Exocyclic Bond Cleavage in Oxaphosphirane Complexes?

Abstract

A first computational insight into the intrinsic strength of exocyclic bonds to phosphorus in oxaphosphirane κP-pentacarbonylmetal(0) complexes 1a-f (M=Cr, Mo) is provided using a set of P-R derivatives (R=Me, tBu, CPh(3)). Whereas homolytic cleavage of the exocyclic P-R bond was found to be always unfavored (for neutral complexes), heterolytic cleavage leading to a carbocation R(+) moiety and the oxaphosphiranide complex 2(-) constitutes the lowest-energy process, especially if R is bulky and can stabilize the positive charge, that is, triphenylmethyl (trityl), efficiently.

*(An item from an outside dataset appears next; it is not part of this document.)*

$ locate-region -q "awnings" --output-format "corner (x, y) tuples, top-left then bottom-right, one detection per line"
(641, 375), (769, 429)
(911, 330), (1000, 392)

The energies required for P-M bond cleavage are about 30 kcal mol(-1), and decrease with the increasing bulk of the R substituent (from Me to trityl) and ongoing from Cr to Mo. The reactivities of complexes 1a-f towards oxidative and reductive single electron transfer (SET) reactions were analyzed using the facile variation of bond-strength-related descriptors (VBSD) methodology, thus enabling the design of synthetically useful strategies addressing decomplexation and P-functionalization. Reductive SET reactions with sodium naphthalenides enable selective P-M bond cleavage (i.e., decomplexation) for the case of P-Me and P-tBu substitution, whereas reductive P-R bond cleavage is favored in the case of the P-trityl complexes 1c,f, and results in the formation of the (anionic) oxaphosphiranide complex 2(-), which may be regarded as a potential key intermediate for further P-functionalization.